Do-Overs May Come Down To Money
There's no do-overs in life, my ex-girlfriend once told me. But that was a long time before the 2008 Democratic nomination fight, where Florida and Michigan's flouting of the nomination calendar has become inseparably intertwined with the tight nomination fight between Hillary Clinton and Barack Obama.
The dispute has moved to the front burner as the party faces a relative lull in the nomination calendar. True, there's a Saturday caucus in Wyoming and a Mississippi primary Tuesday, but Obama is expected to win those two small states. The real question is six weeks of trench warfare between Clinton and Obama in Pennsylvania, while John McCain works on party unity.

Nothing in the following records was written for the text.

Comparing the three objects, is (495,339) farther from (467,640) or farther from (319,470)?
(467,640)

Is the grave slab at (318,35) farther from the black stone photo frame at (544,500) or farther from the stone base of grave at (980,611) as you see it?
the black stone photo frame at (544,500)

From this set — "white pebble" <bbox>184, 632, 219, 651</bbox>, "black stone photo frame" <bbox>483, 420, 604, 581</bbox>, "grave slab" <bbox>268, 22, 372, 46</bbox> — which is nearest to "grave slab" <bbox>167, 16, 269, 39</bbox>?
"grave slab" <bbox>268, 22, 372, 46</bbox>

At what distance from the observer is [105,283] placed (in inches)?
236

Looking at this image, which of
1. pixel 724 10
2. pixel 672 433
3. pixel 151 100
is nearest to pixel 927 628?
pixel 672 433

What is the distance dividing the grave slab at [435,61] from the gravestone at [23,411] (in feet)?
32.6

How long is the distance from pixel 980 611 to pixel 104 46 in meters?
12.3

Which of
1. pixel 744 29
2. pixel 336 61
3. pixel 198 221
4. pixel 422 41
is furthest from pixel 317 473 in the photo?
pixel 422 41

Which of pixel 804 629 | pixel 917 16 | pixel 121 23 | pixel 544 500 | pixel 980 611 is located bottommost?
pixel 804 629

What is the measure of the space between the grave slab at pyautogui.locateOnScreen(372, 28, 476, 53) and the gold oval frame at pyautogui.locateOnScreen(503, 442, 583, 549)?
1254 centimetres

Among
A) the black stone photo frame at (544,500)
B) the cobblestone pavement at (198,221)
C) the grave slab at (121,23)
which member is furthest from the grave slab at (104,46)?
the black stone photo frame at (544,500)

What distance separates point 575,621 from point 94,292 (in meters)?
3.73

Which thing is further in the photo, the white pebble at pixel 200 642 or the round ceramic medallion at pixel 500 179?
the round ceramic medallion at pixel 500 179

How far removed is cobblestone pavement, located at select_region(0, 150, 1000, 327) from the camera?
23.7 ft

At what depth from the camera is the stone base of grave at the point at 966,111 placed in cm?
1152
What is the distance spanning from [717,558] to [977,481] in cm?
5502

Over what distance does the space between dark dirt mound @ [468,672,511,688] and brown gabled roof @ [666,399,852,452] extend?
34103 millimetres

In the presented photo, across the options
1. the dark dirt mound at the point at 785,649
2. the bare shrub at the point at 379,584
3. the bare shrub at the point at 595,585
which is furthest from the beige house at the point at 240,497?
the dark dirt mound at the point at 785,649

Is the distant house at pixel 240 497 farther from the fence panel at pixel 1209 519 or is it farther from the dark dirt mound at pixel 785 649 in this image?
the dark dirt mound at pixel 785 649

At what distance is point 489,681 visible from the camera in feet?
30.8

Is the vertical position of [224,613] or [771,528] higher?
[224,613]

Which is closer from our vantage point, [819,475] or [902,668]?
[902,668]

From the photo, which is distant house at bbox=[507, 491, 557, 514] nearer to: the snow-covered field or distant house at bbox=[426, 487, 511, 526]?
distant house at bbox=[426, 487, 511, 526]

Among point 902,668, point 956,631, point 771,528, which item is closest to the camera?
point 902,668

Democratic National Committee chair Howard Dean's public stance remains firm toward the two states that have lost their delegates for violating the party's nomination calendar rules. "First, either state can choose to resubmit a plan and run a party process to select delegates to the convention," Dean wrote in a Wednesday letter. "Second, they can wait until this summer and appeal to the Convention Credentials Committee, which determines and resolves any outstanding questions about the seating of delegates." No one seems to want the latter option, which would push the Florida-Michigan fight, and the determination of the nominee, to the brink of the national convention.
The early states, too, are standing firm in their resolve to fairness and the rules. "If Michigan and Florida and the Clinton supporters in those states, if they continue to push to have their delegates (from the early primaries) seated, it will create an uproar in the Democratic Party around the country," Sen. Tom Harkin told Iowa Independent and other media on a conference call Thursday.
So the consensus for a do-over is emerging, but questions remain about who's going to pay.
Marc Arbinder of the Atlantic reports that there was a direct conversation between DNC chair Howard Dean and Florida Sen. Bill Nelson Thursday night.
"The Democrats in Florida want their votes counted under the principle of one person, one vote. And we're a little sensitive about our votes not being counted," Nelson told MSNBC earlier Thursday. "And so, if the only way to do that is to do it over, then I would support that." The statement was seen as an an important step toward support of the re-vote concept by the Clinton Campaign. Nelson, like most party leaders in both Florida and Michigan, is a Clinton supporter, and he'd previously sued the DNC over the exclusion of Florida's delegates.
"I have written to Howard Dean today to say, if you're not going to seat the Florida delegation, then pay for another election, and let's get the party unified, and let's get Florida and Michigan seated," Nelson also said. But according to Arbinder, Dean instead encouraged Florida Democrats to take soft money donations to pay for the do-over.
The Politico's Ben Smith estimates the cost of a vote-by-mail primary at about $5 million. Perhaps stirring the pot in the other party, Florida's Republican Governor Charlie Crist has offered state taxpayer money to pay for the re-vote.
Up in Michigan, meanwhile, consensus seems to be moving toward a caucus rather than a primary. "They want to play. They know how to do caucuses," a DNC rules committee source told the New Republic. "That was their plan all along, before they got cute with the primary."
Money is an issue here, too. Gov. Jennifer Granholm, a Clinton supporter, told the Traverse City Business News her first choice would seating the delegates from the Jan.15 primary, which Clinton won handily over "uncommitted." But Granholm acknowledged that Barack Obama's absence from the the ballot creates a fairness issue.
"It could not be a primary because a primary is publicly paid for, and the taxpayers would not spend any more tax dollars on a primary," Granholm said. "So if there's anything it would have to be a caucus, but we'd have to have a way to pay for it without taxpayer dollars."
Michigan has held events called "caucuses" in the past, but those events have been very different than Iowa's town-meeting style events. The nickname is "firehouse caucus" and they've been day-long events where people show up whenever and cast a secret ballot, making the caucus more like a party-run election. The most prominent Michigan caucus was Jesse Jackson Sr.'s March 1988 win, the high water mark of his second campaign.
In a move that may be completely unrelated, Puerto Rico Democrats canceled a June 7 caucus, which was supposed to be the last contest on the calendar, in favor of a June 1 primary. This makes June 3 primaries in Montana and South Dakota the new last contest -- until and unless Florida and Michigan reschedule.